I think i have removed most common barriers,  so if you can make the time to attend i believe you will have a good time with the crew!

This is NOT a competition event in any way shape or form, and is intended to grow and promote the community as a whole in Alberta, Canada. If you have a competition rig please bring it and promote that aspect of the hobby, all SQ rigs welcome!


----------



## AudioGal (Oct 16, 2019)

Bumping this up, incase it was missed by the masses !


----------



## BigAl205 (May 20, 2009)

I'd love to meet up...too bad it's 30 hours away. Meet me halfway? 😆


----------



## AudioGal (Oct 16, 2019)

BigAl205 said:


> I'd love to meet up...too bad it's 30 hours away.
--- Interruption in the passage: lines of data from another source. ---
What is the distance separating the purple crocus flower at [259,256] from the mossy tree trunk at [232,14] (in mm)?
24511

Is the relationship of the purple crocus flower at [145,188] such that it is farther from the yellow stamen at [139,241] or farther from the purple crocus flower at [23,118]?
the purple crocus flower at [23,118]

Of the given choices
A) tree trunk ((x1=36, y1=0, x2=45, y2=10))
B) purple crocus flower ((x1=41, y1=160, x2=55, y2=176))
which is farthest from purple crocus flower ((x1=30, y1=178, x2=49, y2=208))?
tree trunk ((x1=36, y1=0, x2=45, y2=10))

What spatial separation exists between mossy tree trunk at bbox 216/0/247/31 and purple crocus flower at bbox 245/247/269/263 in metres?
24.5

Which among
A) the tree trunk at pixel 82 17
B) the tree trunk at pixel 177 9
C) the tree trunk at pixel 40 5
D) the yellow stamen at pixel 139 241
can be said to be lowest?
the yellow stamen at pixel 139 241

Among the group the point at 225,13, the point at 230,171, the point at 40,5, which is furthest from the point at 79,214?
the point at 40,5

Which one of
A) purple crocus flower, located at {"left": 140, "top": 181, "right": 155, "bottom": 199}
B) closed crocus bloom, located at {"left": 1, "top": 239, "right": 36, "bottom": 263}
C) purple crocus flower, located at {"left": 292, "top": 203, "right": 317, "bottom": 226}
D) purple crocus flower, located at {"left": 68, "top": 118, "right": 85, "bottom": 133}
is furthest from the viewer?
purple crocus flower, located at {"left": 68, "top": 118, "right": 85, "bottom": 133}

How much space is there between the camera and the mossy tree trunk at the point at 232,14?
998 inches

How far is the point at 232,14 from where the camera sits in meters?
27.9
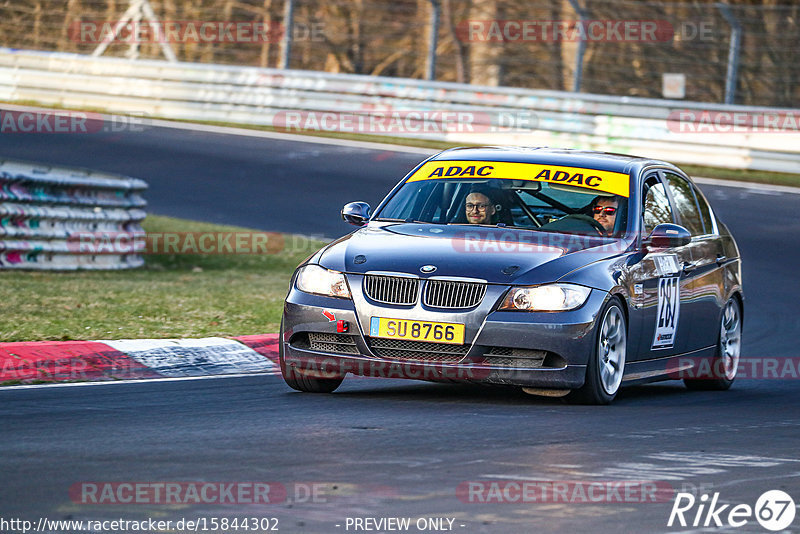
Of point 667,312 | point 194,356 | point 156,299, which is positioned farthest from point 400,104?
point 667,312

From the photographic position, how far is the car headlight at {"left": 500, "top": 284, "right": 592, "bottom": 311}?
319 inches

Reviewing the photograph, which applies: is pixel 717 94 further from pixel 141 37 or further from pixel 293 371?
pixel 293 371

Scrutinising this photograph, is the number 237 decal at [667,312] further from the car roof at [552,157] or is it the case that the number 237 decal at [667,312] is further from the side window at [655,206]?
the car roof at [552,157]

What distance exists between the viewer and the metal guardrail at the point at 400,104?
23031 millimetres

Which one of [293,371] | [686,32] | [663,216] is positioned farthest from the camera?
[686,32]

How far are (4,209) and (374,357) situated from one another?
735 cm

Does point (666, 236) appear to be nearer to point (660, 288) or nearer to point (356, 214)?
point (660, 288)

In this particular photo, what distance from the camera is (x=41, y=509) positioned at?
5.21 meters

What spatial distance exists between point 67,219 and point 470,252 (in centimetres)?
777

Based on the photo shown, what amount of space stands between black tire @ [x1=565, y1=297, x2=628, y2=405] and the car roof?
1326 mm

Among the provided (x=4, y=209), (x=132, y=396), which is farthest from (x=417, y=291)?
(x=4, y=209)

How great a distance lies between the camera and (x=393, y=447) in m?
6.76

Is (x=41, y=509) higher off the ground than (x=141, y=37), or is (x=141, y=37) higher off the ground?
(x=141, y=37)

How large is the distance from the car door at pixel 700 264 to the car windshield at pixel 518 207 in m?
0.86
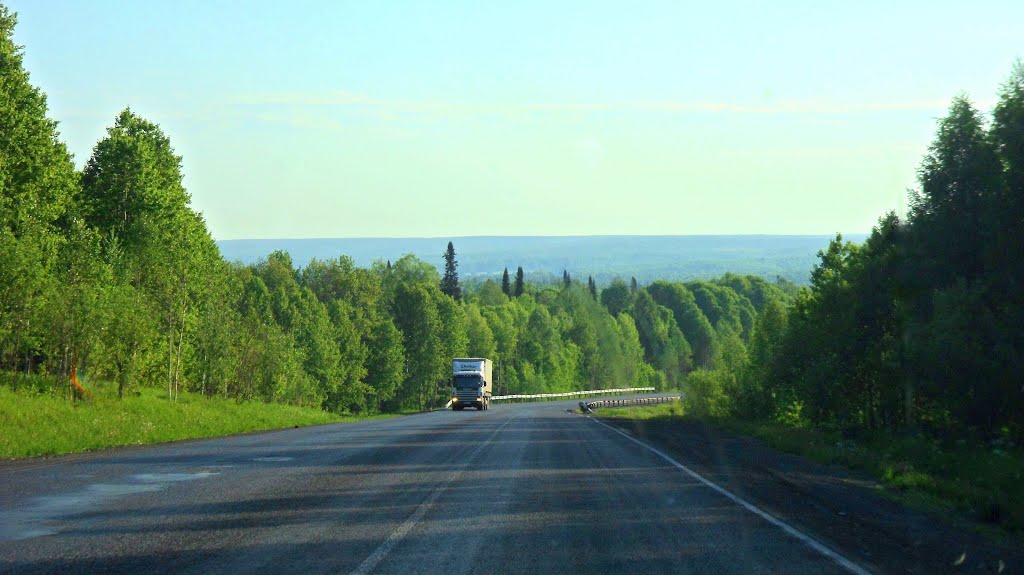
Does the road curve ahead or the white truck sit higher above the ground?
the road curve ahead

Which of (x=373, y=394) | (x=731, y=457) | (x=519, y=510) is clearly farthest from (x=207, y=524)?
(x=373, y=394)

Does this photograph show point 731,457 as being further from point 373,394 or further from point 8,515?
point 373,394

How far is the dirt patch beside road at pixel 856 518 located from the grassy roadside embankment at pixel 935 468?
1.85ft

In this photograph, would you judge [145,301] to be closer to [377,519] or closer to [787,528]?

Meet me halfway? 😆


I know right, i see the cool meets down in the US and then i look them up and go DAM!!! It would take all of my holidays just to drive there and back  

I would love to connect with you guys down there !!!


----------



## dkc7 (Jan 7, 2022)

35 hours for me, damn


----------



## AudioGal (Oct 16, 2019)

One week till our meetup in Calgary . Hope to see some of the local DIYMA folks there 😎


----------



## AudioGal (Oct 16, 2019)

Okay i know there are lurkers out there. I just attended a car audio event in British Columbia and i met some of them. That event was a success and fun was had by all. We should be able to do the same thing here.

So if you are a lurker, please come out, have some fun and meet some of the other car audio lovers in the area, and listen to a variety of cars !!!


----------



## JimmyDee (Mar 8, 2014)

I'll be there.

@BigAl205 @dkc7 ... better start driving now, in order to make it by Saturday morning!


----------



## dkc7 (Jan 7, 2022)

With regrets I will not be able to attend. between 35 hours and $2.60/lt for 94 octane, its not doable. Hoping to get to Va. in sept. Hope everyone has a great time. Maybe next year.


----------